(Reuters) – Former President Donald Trump’s 2024 White House campaign said on Wednesday he had raised $7 million since being indicted on federal charges last week, as his message of political persecution continues to resonate with die-hard supporters.
“President Trump Raises Over $6.6 Million and Counting Since Deranged Jack Smith Announced Political Prosecution,” Trump’s campaign wrote in an email to supporters on Wednesday, referring to the U.S. special counsel investigating him.
Over $4.5 million came from digital fundraising while $2.1 million was raised from a donor event on Tuesday at Trump’s Bedminster Club in New Jersey.
A spokesman for Trump, who is the frontrunner for the 2024 Republican presidential nomination, later emailed Reuters stating that fundraising had passed the bar of $7 million since the indictment was announced on Thursday.

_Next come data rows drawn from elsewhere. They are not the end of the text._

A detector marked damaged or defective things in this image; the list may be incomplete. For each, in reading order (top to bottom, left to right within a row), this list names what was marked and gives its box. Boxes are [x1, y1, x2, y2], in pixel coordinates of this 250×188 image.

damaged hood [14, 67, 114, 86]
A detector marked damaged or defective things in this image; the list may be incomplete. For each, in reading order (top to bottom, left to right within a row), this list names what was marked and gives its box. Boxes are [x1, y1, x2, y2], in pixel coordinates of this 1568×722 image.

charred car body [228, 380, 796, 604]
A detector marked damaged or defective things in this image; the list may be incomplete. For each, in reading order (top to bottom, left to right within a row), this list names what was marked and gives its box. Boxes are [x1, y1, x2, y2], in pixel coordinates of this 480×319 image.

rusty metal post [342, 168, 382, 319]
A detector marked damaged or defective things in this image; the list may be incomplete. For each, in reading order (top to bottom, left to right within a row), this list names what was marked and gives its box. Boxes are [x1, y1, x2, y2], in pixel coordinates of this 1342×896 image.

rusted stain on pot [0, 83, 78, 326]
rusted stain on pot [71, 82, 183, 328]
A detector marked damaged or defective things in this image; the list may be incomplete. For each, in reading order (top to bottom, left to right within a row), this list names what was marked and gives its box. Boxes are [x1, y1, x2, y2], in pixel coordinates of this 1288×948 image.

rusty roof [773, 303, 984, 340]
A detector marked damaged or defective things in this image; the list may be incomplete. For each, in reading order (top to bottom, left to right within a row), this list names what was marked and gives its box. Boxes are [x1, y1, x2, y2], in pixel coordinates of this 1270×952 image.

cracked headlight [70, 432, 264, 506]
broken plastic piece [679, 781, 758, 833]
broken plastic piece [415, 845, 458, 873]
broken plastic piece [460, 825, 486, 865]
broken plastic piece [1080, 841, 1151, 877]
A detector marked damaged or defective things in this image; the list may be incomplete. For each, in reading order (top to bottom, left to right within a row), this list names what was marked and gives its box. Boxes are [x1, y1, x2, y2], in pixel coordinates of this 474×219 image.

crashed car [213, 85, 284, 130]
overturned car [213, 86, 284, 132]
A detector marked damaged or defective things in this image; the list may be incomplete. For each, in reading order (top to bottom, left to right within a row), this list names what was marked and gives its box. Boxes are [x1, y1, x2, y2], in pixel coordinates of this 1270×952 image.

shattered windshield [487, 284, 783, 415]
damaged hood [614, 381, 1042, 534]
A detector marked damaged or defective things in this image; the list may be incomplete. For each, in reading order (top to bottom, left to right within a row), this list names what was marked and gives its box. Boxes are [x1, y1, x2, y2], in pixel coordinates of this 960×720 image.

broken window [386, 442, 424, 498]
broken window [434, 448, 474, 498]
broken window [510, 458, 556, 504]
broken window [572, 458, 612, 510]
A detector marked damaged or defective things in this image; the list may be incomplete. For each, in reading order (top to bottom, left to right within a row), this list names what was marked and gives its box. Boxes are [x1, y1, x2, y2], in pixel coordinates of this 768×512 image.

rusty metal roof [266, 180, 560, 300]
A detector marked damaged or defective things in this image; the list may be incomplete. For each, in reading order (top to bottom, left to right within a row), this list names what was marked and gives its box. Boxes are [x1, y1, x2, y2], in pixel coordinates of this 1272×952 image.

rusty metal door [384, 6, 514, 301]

In the indictment, Trump was accused of illegally retaining classified government documents after leaving the White House and then conspiring to obstruct a federal probe of the matter.
He has sought to frame the charges as a Democratic-led attack to knock him out of the 2024 race – and one ultimately designed to hurt Republicans, 30% of whom are considered unwavering Trump supporters.
“They’re not coming after me, they’re coming after YOU,” Trump wrote in a fundraising email earlier on Wednesday, the day after he was arraigned and pleaded not guilty to all 37 counts in court.
Polling suggests Trump’s strategy is working: A vast majority of Republicans – some 81% – believe the charges are politically motivated, according to a Reuters/Ipsos poll completed on Monday.
Trump also enjoyed a fundraising bump from charges in New York as part of a case involving hush money paid to a porn star. After word emerged in March that Trump was going to be charged, his campaign raised $7 million in three days, according to senior adviser Jason Miller.
Trump’s nearest rival, Florida Governor Ron DeSantis, has a roughly $85 million political war chest, currently held in a state account.